--- PASSAGE SHOWN ---

The Federal Reserve plans to end restrictions on large bank capital distributions such as dividends and share repurchases after the second quarter ends on June 30, the agency recently announced.
The plan is to put many large banks through one more round of stress testing, and banks with capital levels above their regulatory requirements as determined by stress testing will no longer be bound by the restrictions.
In stress testing, the Fed puts bank's balance sheets through a series of hypothetical economic scenarios to ensure that they can sustain loan losses and other headwinds during an economic downturn, while still maintaining enough capital to continue to lend.
"The banking system continues to be a source of strength and returning to our normal framework after this year's stress test will preserve that strength," Randal K. Quarles, vice chair for supervision, said in a statement.
Early on in the pandemic last year, several of the large banks voluntarily suspended share repurchases. Then the Fed capped dividends and suspended repurchases in the second half of the year in order to preserve capital.
The Fed also ran two rounds of stress testing in the second half of 2020. Both of the tests showed that the banking system was capitalized well enough to survive and continue to lend in some extraordinarily severe and unlikely downside scenarios.
At the end of 2020, the Fed eased some of its restrictions for the first quarter of 2021, allowing banks to distribute capital through dividends and share repurchases up to an amount that did not exceed their four-quarter trailing average net income. These restrictions will remain in place through the second quarter of this year.
Not all large banks are stress tested on an annual basis. For those that are not planning to undergo stress testing this year -- like many large regional banks -- the Fed said current restrictions will end June 30, and those banks' capital requirements will be based on 2020 stress testing results.
Flush with excess capital, almost all large banks are eager to see the Fed's restrictions removed, although it's hard to know whether or not they expected to have to wait until after the second quarter.

--- ENTRIES SHOWN ---

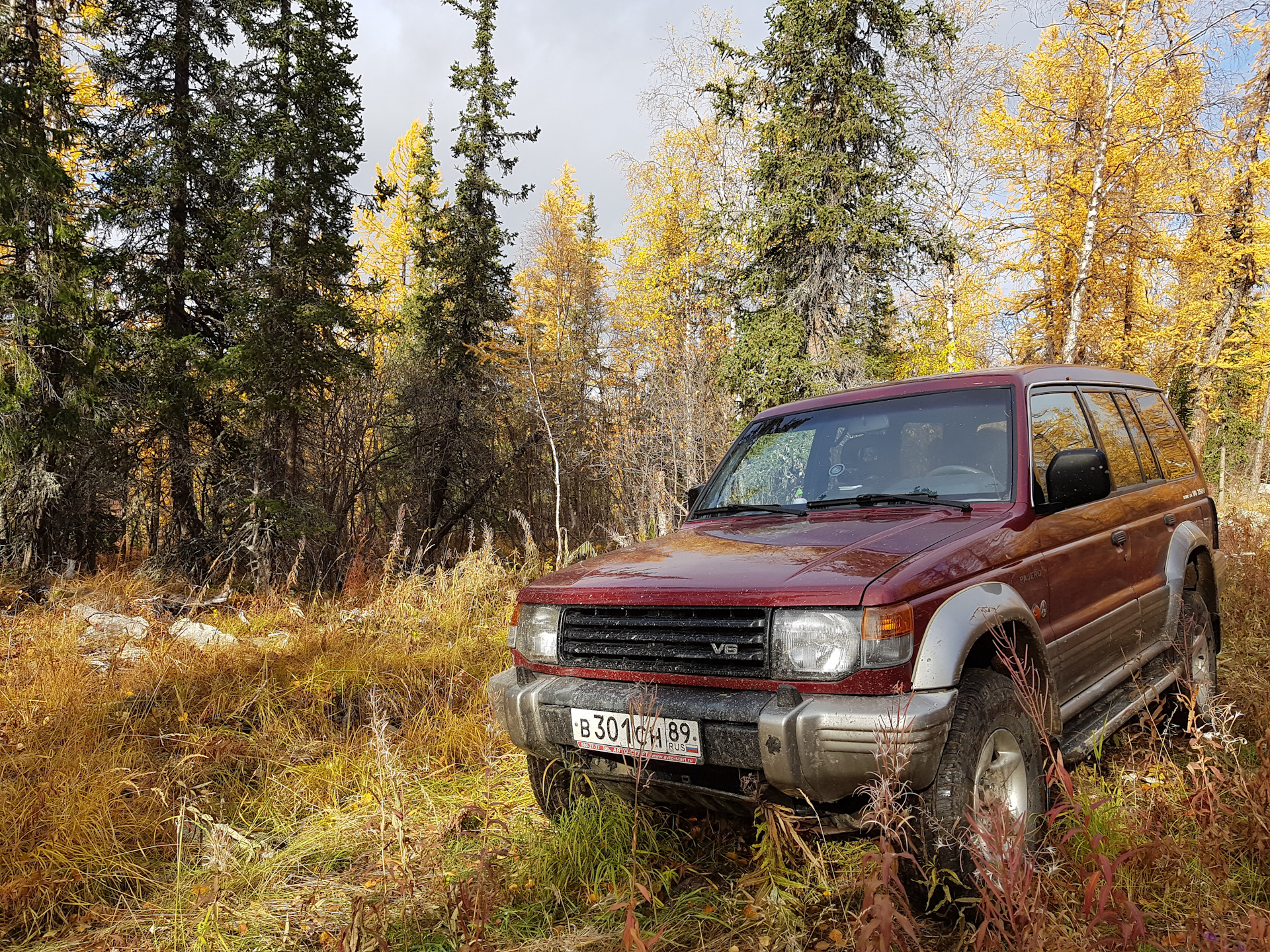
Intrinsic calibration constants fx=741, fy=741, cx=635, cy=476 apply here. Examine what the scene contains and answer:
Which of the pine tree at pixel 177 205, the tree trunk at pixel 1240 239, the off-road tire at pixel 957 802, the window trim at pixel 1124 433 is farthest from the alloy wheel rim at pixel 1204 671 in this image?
the tree trunk at pixel 1240 239

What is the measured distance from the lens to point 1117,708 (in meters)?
3.58

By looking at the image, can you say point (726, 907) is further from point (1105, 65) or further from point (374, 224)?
point (374, 224)

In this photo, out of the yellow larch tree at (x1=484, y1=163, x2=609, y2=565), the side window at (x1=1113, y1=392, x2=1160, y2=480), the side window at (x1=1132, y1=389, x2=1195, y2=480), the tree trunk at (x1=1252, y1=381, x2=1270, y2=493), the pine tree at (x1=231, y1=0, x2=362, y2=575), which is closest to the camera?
the side window at (x1=1113, y1=392, x2=1160, y2=480)

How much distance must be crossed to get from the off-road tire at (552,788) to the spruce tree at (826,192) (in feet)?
33.1

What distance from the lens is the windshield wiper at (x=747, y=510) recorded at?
11.7ft

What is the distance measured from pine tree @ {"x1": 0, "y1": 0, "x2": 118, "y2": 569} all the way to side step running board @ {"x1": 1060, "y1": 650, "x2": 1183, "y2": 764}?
11.7 m

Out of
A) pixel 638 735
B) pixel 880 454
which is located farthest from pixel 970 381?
pixel 638 735

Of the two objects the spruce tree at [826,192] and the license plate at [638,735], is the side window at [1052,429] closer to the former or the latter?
the license plate at [638,735]

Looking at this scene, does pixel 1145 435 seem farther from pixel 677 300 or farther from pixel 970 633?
pixel 677 300

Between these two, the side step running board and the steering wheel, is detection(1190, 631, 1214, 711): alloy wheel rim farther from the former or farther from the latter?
the steering wheel

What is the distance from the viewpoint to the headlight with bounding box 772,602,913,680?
2.32m

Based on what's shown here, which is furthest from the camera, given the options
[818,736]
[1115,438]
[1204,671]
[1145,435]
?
[1145,435]

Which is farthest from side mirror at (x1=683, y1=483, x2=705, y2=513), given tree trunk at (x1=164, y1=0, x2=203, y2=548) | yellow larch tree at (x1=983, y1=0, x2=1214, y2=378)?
yellow larch tree at (x1=983, y1=0, x2=1214, y2=378)

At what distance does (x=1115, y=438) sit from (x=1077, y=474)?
4.60 feet
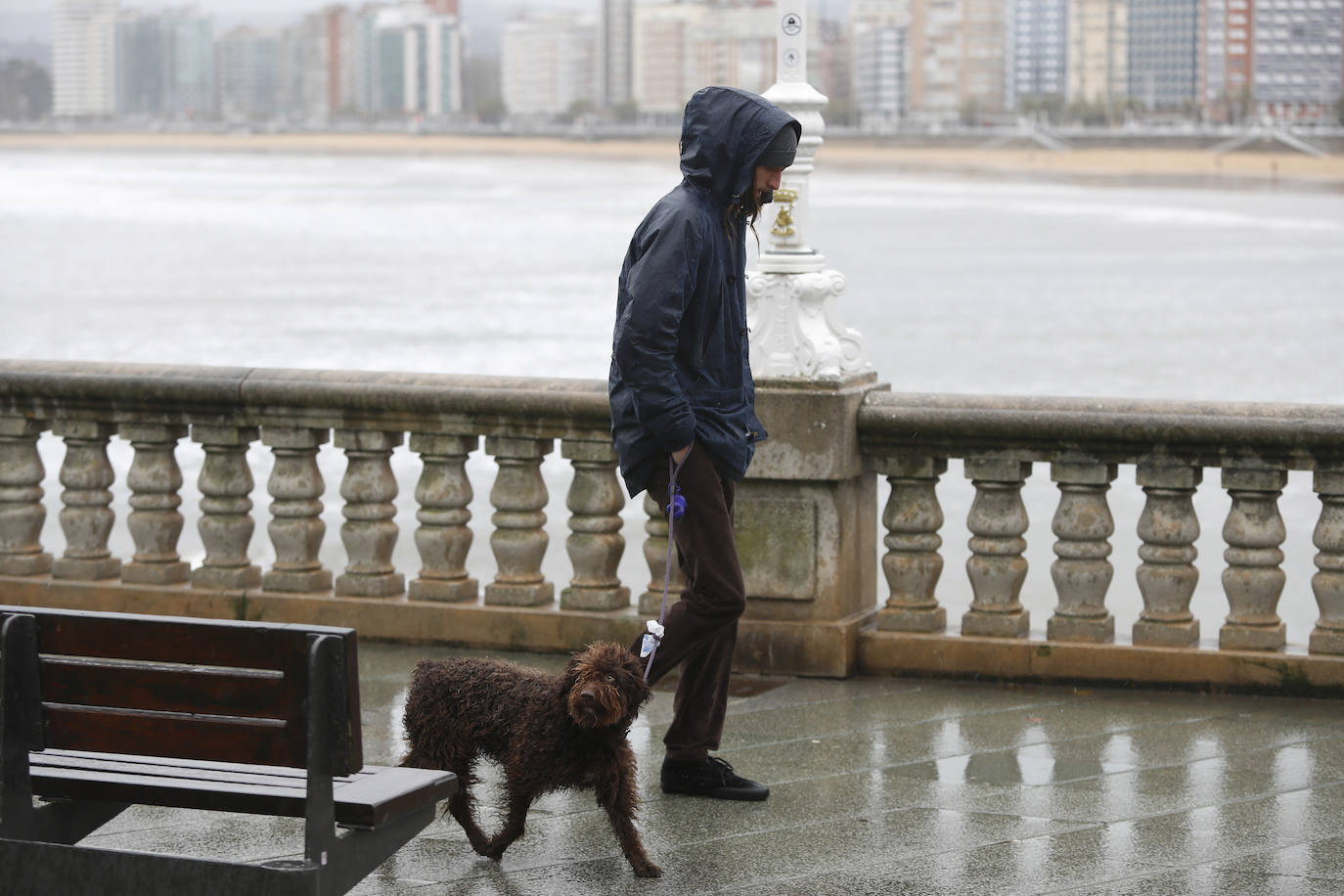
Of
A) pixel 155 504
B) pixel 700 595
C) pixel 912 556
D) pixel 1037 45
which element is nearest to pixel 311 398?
pixel 155 504

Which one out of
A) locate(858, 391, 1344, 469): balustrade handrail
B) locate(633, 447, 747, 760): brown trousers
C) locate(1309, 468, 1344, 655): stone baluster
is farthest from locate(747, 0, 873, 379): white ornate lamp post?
locate(1309, 468, 1344, 655): stone baluster

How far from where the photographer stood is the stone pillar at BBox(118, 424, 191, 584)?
21.0 feet

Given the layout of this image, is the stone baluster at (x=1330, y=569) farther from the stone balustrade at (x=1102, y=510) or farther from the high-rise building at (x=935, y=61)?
the high-rise building at (x=935, y=61)

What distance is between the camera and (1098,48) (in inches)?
6870

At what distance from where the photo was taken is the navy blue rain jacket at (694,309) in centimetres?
420

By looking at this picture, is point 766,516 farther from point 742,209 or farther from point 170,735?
point 170,735

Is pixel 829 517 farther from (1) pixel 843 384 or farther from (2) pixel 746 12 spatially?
(2) pixel 746 12

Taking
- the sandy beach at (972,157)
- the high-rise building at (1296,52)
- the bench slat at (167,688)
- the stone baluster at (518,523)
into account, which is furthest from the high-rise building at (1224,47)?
the bench slat at (167,688)

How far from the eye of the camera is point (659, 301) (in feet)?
13.7

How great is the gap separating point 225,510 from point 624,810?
2.82 meters

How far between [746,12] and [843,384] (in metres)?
187

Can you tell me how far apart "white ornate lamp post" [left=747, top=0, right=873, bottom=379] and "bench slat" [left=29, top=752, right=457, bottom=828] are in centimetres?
266

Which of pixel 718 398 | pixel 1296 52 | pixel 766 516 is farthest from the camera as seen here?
pixel 1296 52

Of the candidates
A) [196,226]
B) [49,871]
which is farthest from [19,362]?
[196,226]
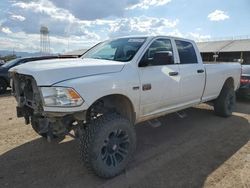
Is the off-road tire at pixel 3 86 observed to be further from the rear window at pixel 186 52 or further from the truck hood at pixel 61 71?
the rear window at pixel 186 52

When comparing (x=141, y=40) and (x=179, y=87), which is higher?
(x=141, y=40)

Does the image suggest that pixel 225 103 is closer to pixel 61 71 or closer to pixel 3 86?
pixel 61 71

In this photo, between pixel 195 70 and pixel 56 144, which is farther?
pixel 195 70

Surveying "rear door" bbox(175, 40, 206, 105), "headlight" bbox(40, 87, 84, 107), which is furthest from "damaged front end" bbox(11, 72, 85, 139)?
"rear door" bbox(175, 40, 206, 105)

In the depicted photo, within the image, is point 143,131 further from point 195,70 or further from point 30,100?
point 30,100

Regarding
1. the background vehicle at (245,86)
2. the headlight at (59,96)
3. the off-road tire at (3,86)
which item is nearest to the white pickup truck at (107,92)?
the headlight at (59,96)

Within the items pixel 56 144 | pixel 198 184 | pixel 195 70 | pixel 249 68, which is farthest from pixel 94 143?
pixel 249 68

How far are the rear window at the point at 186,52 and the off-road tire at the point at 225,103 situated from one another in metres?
1.76

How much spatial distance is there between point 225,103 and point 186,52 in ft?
7.29

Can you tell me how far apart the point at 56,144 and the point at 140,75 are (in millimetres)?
2156

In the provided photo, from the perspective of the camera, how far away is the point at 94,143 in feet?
11.8

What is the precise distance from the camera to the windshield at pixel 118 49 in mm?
4562

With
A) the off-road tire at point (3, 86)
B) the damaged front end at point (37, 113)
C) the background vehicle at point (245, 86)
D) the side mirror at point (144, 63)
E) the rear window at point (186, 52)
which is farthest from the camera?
the off-road tire at point (3, 86)

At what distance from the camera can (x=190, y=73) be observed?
5.45 m
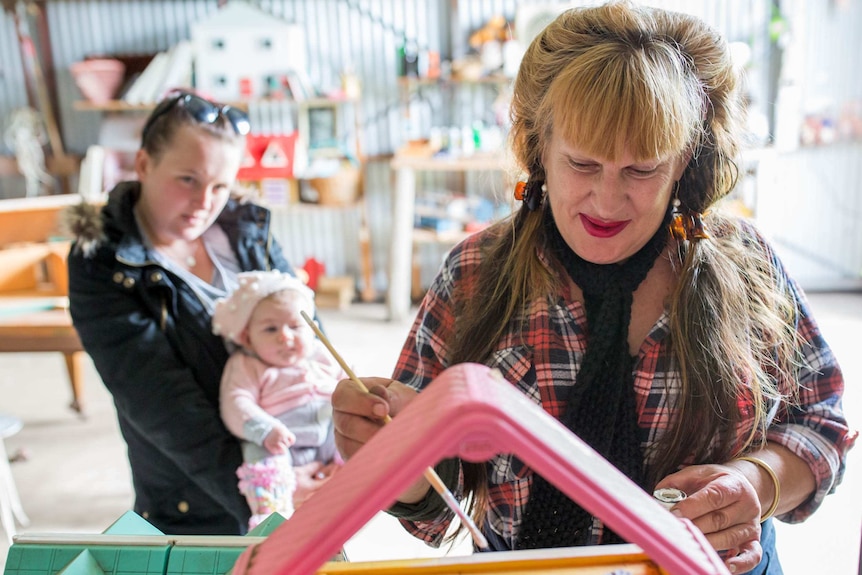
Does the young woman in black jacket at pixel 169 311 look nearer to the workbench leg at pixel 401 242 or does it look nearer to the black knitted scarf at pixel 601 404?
the black knitted scarf at pixel 601 404

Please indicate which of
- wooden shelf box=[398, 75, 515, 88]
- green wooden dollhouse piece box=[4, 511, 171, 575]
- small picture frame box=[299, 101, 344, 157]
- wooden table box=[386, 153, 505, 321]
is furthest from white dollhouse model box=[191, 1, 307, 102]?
green wooden dollhouse piece box=[4, 511, 171, 575]

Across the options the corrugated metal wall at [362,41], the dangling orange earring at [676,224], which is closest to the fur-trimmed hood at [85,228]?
the dangling orange earring at [676,224]

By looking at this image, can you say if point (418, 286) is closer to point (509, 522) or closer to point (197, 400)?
point (197, 400)

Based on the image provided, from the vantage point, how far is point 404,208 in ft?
14.7

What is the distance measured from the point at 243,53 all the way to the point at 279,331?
135 inches

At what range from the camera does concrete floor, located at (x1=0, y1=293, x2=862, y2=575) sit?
97.6 inches

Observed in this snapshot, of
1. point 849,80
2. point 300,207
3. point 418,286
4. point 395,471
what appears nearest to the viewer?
point 395,471

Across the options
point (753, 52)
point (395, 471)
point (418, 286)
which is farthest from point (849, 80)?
point (395, 471)

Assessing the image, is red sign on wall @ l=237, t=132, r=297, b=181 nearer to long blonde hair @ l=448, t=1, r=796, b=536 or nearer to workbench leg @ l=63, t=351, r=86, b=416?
workbench leg @ l=63, t=351, r=86, b=416

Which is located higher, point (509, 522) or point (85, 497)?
point (509, 522)

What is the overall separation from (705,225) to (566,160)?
24cm

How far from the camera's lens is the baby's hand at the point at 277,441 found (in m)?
1.59

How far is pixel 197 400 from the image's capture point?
1594 mm

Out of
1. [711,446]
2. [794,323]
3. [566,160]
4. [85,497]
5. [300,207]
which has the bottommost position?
[85,497]
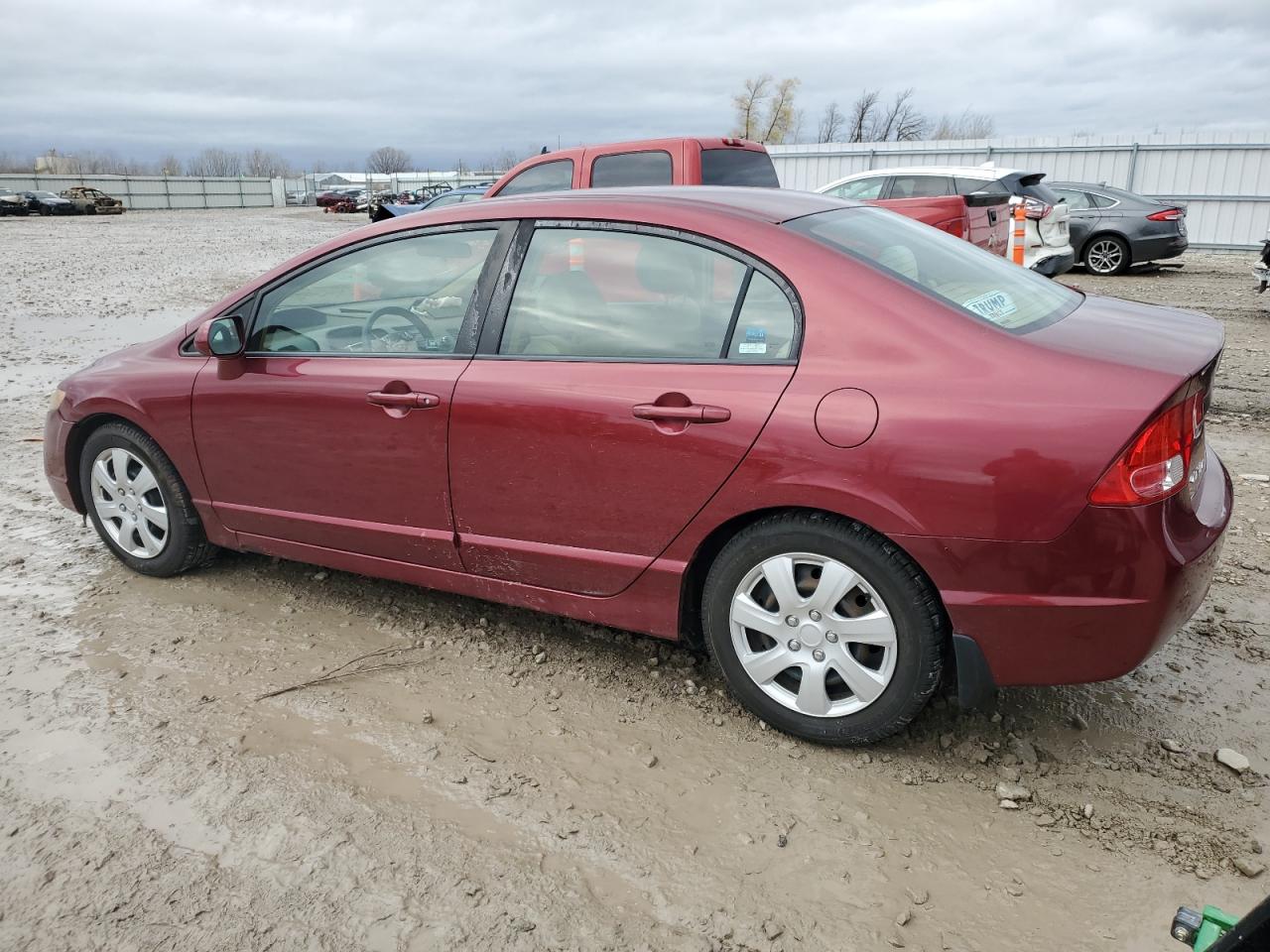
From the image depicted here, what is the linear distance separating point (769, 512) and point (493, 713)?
1131 mm

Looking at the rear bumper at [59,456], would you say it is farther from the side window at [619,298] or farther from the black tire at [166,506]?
the side window at [619,298]

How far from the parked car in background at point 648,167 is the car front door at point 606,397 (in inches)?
173

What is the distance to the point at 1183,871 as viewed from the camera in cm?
234

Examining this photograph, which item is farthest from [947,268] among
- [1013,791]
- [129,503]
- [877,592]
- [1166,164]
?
[1166,164]

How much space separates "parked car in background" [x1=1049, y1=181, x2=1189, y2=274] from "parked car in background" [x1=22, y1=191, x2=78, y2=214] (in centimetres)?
4869

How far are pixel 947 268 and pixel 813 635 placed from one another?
48.6 inches

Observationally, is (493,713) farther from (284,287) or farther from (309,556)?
(284,287)

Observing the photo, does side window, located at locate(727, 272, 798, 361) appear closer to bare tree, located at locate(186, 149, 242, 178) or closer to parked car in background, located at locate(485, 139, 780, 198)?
parked car in background, located at locate(485, 139, 780, 198)

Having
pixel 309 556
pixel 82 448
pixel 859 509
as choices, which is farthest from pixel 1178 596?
pixel 82 448

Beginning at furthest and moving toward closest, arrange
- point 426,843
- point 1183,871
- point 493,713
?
point 493,713 → point 426,843 → point 1183,871

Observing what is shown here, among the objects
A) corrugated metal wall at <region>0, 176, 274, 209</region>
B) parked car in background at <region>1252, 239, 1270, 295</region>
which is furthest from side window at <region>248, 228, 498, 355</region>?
corrugated metal wall at <region>0, 176, 274, 209</region>

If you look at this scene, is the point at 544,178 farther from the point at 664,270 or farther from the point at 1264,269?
the point at 1264,269

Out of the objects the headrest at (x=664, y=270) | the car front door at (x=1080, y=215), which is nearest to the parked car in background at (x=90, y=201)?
the car front door at (x=1080, y=215)

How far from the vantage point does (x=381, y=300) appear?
3602 mm
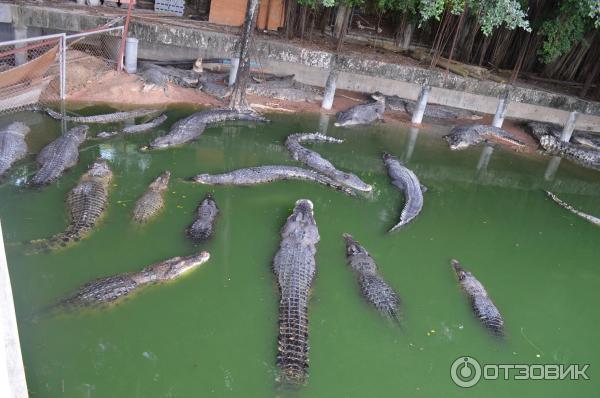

---

● TASK
List every phrase in the article on the Federal Reserve's bank capital restrictions that contains a four-digit year, giving each one in the article's words.

● SOLUTION TO THIS EXERCISE
- "the second half of 2020"
- "At the end of 2020"
- "the first quarter of 2021"
- "2020 stress testing results"